8 Additional Examples of Localization
In this section we show more examples of localization. Few localization samples are shown in Fig. 11. It can be observed that, in the CXRs with Cardiomegaly (Fig. 11(a) and (b)) a fine localization around the heart is observed. In the normal CXRs (Fig. 11(c) and (d)) such localization is not observed. Rather the lowest probabilities are spread out in the CXR image. It is interesting to note that, the localization algorithm gets low probability where the heart is enlarged during cardiomegaly, but the proportion is small compared to the localization in other areas of normal CXRs. In order to observe the performance of the heat map we computed histograms of heat maps of each of the 100 CXRs in the test set for Cardiomegaly detection and average histograms are shown in Fig. 11(e) and (f) for CXRs with Cardiomegaly and normal CXRs, respectively. It is to be noted that, the histograms include both success and failure cases. It can be observed that, for CXRs with Cardiomegaly the classifier is highly sensitive toward Cardiomegaly detection even under occlusion. This indicates that, the classifier primarily looks for local features in a CXR instead of some feature that is spread out in the entire CXR. However, the classifier is not sensitive toward normal CXRs under occlusion. Rather, the probabilities are spread out in the probability spectrum. After that, we analyzed the failure cases where the classifier is unable to classify the image correctly. Two such examples of failure cases are shown in Fig. 12. The localized CXR shown in Fig. 12(a) contains Cardiomegaly whereas the classifier detects it as normal. However, the localization shows that it localizes around heart quite well despite the in accurate classification. On the other hand, Fig. 12(b) shows an example of normal image which has been classified as Cardiomegaly by the classifier. There is stronger localization around the hear that that is observed for normal images as in Fig. 11(c) and (d), however, like those images the localization is spread out.

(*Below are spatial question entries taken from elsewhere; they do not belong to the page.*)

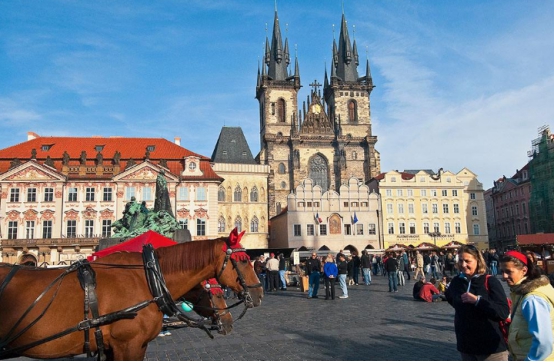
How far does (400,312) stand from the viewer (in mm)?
12875

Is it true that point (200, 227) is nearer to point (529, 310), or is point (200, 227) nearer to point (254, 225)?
point (254, 225)

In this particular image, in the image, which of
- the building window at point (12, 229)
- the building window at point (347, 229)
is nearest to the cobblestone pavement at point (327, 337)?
the building window at point (12, 229)

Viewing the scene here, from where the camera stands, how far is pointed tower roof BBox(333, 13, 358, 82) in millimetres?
74125

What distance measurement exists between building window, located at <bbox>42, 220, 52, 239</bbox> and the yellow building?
3359cm

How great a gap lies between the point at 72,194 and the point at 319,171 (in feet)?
111

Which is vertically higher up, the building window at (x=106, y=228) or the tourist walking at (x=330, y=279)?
the building window at (x=106, y=228)

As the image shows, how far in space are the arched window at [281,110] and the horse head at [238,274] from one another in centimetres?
6420

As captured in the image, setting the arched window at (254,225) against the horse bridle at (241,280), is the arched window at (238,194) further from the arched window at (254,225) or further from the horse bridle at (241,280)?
the horse bridle at (241,280)

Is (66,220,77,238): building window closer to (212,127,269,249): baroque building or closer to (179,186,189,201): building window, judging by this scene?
(179,186,189,201): building window

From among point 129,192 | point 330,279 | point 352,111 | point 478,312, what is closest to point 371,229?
point 352,111

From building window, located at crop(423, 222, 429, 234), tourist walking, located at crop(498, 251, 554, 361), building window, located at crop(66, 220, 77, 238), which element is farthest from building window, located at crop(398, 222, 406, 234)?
tourist walking, located at crop(498, 251, 554, 361)

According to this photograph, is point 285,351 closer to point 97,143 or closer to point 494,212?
point 97,143

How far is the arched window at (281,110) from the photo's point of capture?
68875 mm

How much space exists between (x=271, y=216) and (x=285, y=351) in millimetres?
51443
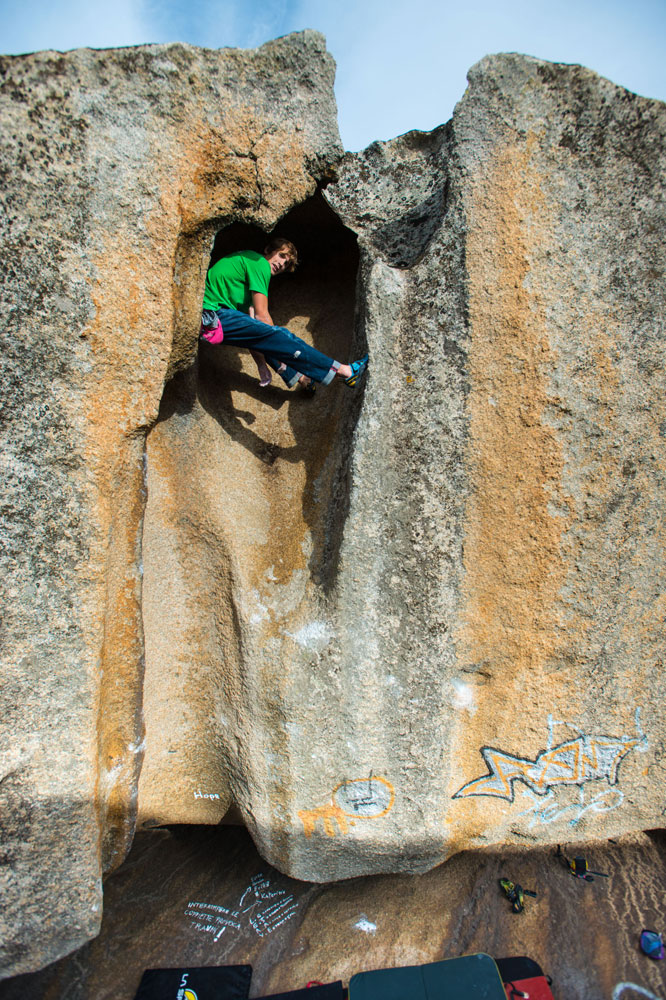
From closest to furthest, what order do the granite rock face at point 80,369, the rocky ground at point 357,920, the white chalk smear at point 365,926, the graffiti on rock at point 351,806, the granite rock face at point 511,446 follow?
the granite rock face at point 80,369 < the granite rock face at point 511,446 < the graffiti on rock at point 351,806 < the rocky ground at point 357,920 < the white chalk smear at point 365,926

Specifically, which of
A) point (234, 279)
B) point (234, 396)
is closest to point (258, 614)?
point (234, 396)

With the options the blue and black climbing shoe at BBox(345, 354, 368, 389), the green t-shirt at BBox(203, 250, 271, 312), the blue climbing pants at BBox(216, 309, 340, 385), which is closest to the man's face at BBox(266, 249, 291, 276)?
the green t-shirt at BBox(203, 250, 271, 312)

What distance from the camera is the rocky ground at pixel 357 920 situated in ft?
7.31

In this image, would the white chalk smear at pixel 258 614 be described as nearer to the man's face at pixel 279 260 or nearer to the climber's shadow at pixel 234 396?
the climber's shadow at pixel 234 396

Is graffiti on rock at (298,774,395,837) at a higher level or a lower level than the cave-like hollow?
lower

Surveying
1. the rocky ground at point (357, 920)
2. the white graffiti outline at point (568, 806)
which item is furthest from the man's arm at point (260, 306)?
the rocky ground at point (357, 920)

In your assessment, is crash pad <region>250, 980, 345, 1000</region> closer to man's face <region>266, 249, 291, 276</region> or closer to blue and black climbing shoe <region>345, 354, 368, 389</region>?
blue and black climbing shoe <region>345, 354, 368, 389</region>

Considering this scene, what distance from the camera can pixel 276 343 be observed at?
2232 millimetres

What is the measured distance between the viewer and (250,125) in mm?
2021

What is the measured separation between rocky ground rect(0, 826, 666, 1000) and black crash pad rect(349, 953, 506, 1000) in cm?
9

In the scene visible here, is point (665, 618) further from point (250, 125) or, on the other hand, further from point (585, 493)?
point (250, 125)

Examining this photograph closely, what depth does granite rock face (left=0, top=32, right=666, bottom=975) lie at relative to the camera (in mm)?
1797

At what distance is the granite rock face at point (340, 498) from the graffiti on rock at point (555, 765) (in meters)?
0.01

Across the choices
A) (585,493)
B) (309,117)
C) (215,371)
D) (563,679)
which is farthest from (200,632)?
(309,117)
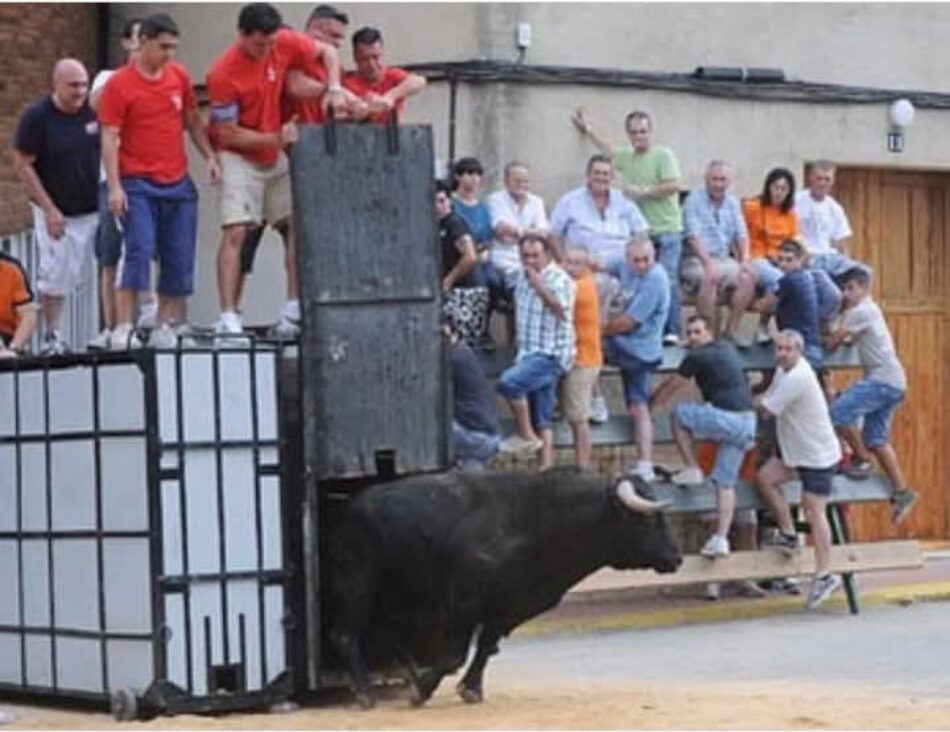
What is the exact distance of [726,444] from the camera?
67.4 ft

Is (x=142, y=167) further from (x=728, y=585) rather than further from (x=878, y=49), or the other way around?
(x=878, y=49)

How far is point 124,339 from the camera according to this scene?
52.6ft

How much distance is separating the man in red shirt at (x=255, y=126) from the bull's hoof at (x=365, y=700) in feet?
7.38

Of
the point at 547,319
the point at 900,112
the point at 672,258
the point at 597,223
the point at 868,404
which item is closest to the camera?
the point at 547,319

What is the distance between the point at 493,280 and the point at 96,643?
18.5ft

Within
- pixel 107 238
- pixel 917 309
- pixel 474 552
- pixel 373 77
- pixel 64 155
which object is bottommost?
pixel 474 552

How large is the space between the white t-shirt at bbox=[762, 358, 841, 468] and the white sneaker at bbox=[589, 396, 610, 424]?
1199mm

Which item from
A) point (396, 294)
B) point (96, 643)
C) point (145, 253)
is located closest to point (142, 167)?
point (145, 253)

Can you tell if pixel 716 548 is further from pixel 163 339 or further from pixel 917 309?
pixel 163 339

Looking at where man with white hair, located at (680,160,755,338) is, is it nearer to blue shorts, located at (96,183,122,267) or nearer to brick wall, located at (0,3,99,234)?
brick wall, located at (0,3,99,234)

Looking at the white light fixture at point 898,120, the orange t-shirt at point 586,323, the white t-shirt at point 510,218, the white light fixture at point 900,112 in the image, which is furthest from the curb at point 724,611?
the white light fixture at point 900,112

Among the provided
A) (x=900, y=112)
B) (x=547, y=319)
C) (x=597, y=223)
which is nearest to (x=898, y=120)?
(x=900, y=112)

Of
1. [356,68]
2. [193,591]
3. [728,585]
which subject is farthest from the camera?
[728,585]

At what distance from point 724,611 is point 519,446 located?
7.84ft
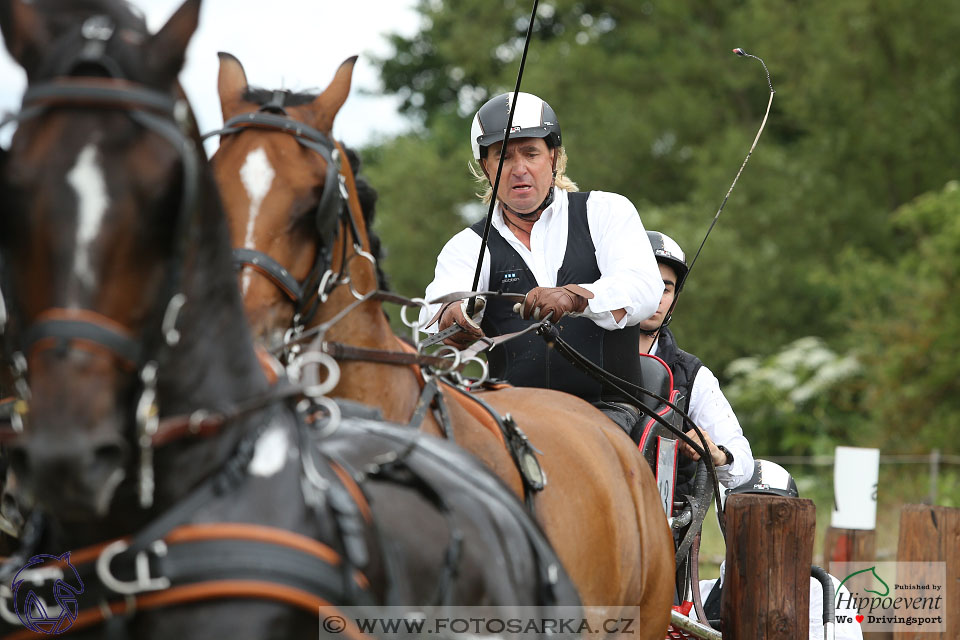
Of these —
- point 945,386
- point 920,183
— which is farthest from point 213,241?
point 920,183

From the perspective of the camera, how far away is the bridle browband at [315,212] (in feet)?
11.7

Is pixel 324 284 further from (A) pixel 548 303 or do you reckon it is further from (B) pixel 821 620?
(B) pixel 821 620

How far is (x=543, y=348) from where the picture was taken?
5270mm

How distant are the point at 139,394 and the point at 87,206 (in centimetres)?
33

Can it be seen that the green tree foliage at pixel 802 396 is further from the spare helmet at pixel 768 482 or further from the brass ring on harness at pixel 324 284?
the brass ring on harness at pixel 324 284

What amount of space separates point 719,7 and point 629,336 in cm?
1769

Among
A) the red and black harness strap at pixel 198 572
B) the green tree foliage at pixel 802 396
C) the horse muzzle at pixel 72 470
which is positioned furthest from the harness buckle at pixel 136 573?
the green tree foliage at pixel 802 396

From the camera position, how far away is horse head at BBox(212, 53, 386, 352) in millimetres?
3512

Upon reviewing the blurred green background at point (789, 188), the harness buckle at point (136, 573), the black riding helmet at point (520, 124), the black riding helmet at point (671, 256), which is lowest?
the harness buckle at point (136, 573)

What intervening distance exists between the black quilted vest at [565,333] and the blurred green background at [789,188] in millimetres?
9817

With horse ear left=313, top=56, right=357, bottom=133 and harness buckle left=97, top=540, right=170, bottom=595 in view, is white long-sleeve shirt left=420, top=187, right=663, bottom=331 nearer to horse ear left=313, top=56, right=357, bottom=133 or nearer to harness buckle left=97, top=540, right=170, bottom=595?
horse ear left=313, top=56, right=357, bottom=133

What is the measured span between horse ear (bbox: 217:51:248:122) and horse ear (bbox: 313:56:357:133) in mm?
237

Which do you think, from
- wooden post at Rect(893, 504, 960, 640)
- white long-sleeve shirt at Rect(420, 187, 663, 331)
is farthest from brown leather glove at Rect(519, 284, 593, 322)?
wooden post at Rect(893, 504, 960, 640)

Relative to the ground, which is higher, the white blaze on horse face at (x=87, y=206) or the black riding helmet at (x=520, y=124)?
the black riding helmet at (x=520, y=124)
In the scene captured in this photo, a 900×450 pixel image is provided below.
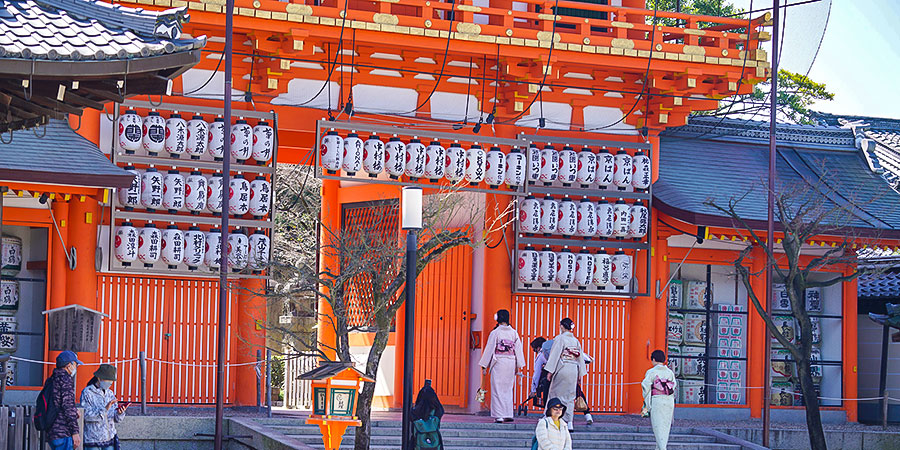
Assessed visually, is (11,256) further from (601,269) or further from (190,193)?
(601,269)

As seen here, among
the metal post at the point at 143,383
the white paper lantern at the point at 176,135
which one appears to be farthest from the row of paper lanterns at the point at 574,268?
the metal post at the point at 143,383

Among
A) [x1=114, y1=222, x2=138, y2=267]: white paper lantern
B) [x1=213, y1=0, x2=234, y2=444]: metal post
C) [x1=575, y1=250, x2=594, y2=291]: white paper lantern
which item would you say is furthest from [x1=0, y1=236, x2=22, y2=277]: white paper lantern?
[x1=575, y1=250, x2=594, y2=291]: white paper lantern

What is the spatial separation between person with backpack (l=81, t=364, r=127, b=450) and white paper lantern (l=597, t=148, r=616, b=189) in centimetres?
936

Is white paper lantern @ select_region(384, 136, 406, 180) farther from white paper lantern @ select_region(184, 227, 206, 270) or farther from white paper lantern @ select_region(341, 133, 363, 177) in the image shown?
white paper lantern @ select_region(184, 227, 206, 270)

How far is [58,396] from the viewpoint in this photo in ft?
39.1

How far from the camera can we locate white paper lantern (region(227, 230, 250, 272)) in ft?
57.6

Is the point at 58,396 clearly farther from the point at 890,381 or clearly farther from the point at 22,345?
the point at 890,381

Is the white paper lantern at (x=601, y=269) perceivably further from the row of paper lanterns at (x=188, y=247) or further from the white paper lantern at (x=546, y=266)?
the row of paper lanterns at (x=188, y=247)

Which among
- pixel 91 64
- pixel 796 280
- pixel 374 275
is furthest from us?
pixel 796 280

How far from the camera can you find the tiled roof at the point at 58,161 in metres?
15.4

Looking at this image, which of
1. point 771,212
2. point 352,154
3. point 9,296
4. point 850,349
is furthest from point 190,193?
point 850,349

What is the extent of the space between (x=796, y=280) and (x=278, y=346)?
43.8ft

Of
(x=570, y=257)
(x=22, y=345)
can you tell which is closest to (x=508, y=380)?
(x=570, y=257)

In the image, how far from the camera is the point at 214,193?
17453mm
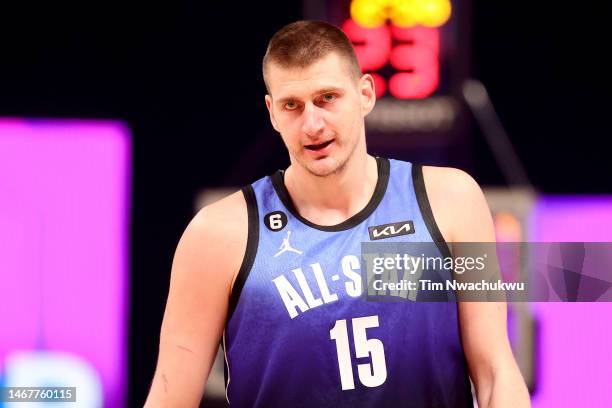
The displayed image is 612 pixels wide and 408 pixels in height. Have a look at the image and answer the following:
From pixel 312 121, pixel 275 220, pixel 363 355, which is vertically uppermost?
pixel 312 121

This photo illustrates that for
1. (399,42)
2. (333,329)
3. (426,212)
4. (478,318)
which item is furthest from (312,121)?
(399,42)

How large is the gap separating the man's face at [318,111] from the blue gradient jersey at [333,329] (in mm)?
215

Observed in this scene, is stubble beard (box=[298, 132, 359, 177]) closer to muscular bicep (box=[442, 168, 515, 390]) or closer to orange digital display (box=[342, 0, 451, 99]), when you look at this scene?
muscular bicep (box=[442, 168, 515, 390])

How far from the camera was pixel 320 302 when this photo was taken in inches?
112

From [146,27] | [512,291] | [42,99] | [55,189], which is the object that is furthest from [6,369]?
[512,291]

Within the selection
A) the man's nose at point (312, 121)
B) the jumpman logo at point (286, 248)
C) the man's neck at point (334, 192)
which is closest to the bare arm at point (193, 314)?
the jumpman logo at point (286, 248)

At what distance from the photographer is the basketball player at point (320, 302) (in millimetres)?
2795

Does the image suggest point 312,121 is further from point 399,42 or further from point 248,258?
point 399,42

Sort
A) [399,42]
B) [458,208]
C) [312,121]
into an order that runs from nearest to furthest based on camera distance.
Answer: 1. [312,121]
2. [458,208]
3. [399,42]

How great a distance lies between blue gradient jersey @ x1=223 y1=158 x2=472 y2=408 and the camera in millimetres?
2809

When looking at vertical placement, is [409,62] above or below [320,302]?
above

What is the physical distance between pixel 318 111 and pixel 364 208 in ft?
1.09

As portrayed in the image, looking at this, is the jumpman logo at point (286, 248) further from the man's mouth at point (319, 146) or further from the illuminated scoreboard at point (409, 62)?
the illuminated scoreboard at point (409, 62)

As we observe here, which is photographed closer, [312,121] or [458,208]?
[312,121]
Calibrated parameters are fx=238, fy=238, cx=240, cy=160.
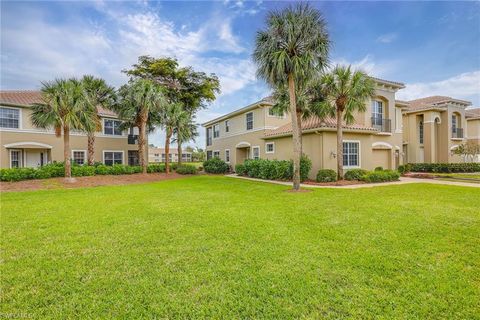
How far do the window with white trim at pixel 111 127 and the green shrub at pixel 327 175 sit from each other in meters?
21.6

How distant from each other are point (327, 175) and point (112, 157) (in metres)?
22.7

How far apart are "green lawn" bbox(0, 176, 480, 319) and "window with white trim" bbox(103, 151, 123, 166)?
19.8 metres

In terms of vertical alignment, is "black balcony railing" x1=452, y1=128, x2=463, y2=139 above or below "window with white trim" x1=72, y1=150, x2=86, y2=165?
above

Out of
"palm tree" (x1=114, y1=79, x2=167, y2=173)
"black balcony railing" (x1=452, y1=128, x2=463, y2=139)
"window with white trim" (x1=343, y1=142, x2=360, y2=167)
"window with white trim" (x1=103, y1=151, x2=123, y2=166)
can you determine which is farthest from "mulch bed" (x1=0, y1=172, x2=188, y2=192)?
"black balcony railing" (x1=452, y1=128, x2=463, y2=139)

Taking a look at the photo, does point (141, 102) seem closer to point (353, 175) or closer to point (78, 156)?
point (78, 156)

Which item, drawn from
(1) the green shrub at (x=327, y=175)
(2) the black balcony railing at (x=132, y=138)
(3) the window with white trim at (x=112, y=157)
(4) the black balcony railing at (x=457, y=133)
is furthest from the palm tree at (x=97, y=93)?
(4) the black balcony railing at (x=457, y=133)

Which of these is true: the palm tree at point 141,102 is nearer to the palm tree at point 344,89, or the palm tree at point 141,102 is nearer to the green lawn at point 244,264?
the palm tree at point 344,89

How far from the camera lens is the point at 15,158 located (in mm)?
20906

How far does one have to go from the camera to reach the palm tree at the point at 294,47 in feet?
36.9

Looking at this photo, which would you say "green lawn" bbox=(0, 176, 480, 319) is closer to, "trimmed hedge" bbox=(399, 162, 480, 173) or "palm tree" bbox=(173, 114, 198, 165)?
"palm tree" bbox=(173, 114, 198, 165)

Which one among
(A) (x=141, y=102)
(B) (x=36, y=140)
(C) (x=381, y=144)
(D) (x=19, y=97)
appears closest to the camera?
(A) (x=141, y=102)

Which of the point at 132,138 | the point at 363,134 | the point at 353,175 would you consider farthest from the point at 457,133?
the point at 132,138

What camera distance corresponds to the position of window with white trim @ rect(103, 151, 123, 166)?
25.9 meters

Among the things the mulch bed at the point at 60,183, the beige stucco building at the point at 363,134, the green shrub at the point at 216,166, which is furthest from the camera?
the green shrub at the point at 216,166
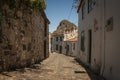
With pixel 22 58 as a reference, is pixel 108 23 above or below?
above

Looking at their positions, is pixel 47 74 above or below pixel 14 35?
below

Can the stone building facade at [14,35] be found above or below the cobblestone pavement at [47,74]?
above

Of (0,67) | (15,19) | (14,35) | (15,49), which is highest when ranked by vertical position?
(15,19)

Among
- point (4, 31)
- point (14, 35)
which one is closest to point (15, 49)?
point (14, 35)

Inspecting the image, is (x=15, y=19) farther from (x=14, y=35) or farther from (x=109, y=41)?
(x=109, y=41)

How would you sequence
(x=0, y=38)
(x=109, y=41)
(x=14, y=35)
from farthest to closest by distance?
1. (x=14, y=35)
2. (x=0, y=38)
3. (x=109, y=41)

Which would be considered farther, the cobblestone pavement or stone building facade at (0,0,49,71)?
stone building facade at (0,0,49,71)

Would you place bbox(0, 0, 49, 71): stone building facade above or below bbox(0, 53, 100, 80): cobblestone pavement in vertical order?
above

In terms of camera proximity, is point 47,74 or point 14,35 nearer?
point 47,74

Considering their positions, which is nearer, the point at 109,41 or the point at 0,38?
the point at 109,41

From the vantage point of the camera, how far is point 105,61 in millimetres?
7480

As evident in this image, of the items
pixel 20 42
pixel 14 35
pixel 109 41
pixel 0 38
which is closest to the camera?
pixel 109 41

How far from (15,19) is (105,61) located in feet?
14.8

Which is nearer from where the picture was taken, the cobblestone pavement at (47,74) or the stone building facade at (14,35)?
the cobblestone pavement at (47,74)
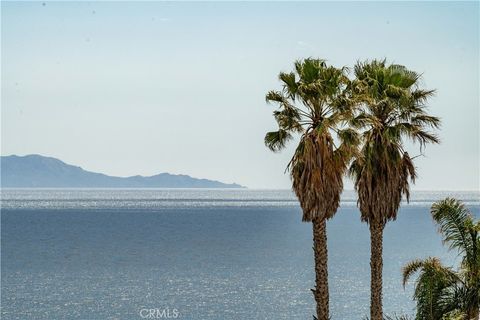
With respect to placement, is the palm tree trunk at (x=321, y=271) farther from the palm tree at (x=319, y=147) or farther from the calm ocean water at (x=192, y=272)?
the calm ocean water at (x=192, y=272)

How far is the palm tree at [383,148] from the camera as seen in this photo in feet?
107

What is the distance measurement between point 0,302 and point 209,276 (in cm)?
Answer: 2831

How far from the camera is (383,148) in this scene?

In a similar fashion, additional localization results for Pulmonary Edema is shown in Fig. 13. In Fig. 13(a) and (b) localization of two examples of CXRs with Pulmonary Edema is shown. As stated earlier the classifier localizes in the lung region. This is not the case when normal images are used to localize Pulmonary Edema as seen in Fig. 13(c) and (d). The localizations are obtained in random dense locations such as the sternum or heart. Like the cardiomegaly case, the histogram averages for CXRs with pulmonary Edema (Fig. 13(e)) shows a sensitivity toward pulmonary edema detection while the normal CXRs shows a spread out detection. It is interesting to note that, in the histogram of normal images high probability (¿0.85) is non-existent, thus ensuring low false positive rate. In the test set none of the normal images have been diagnosed as Pulmonary Edema. The failure cases are shown in Fig. 12. These CXRs are with Pulmonary Edema. However, the localization algorithm shows that one of them localizes in lungs whereas the other one shows a localization pattern similar to that obtained in normal CXRs.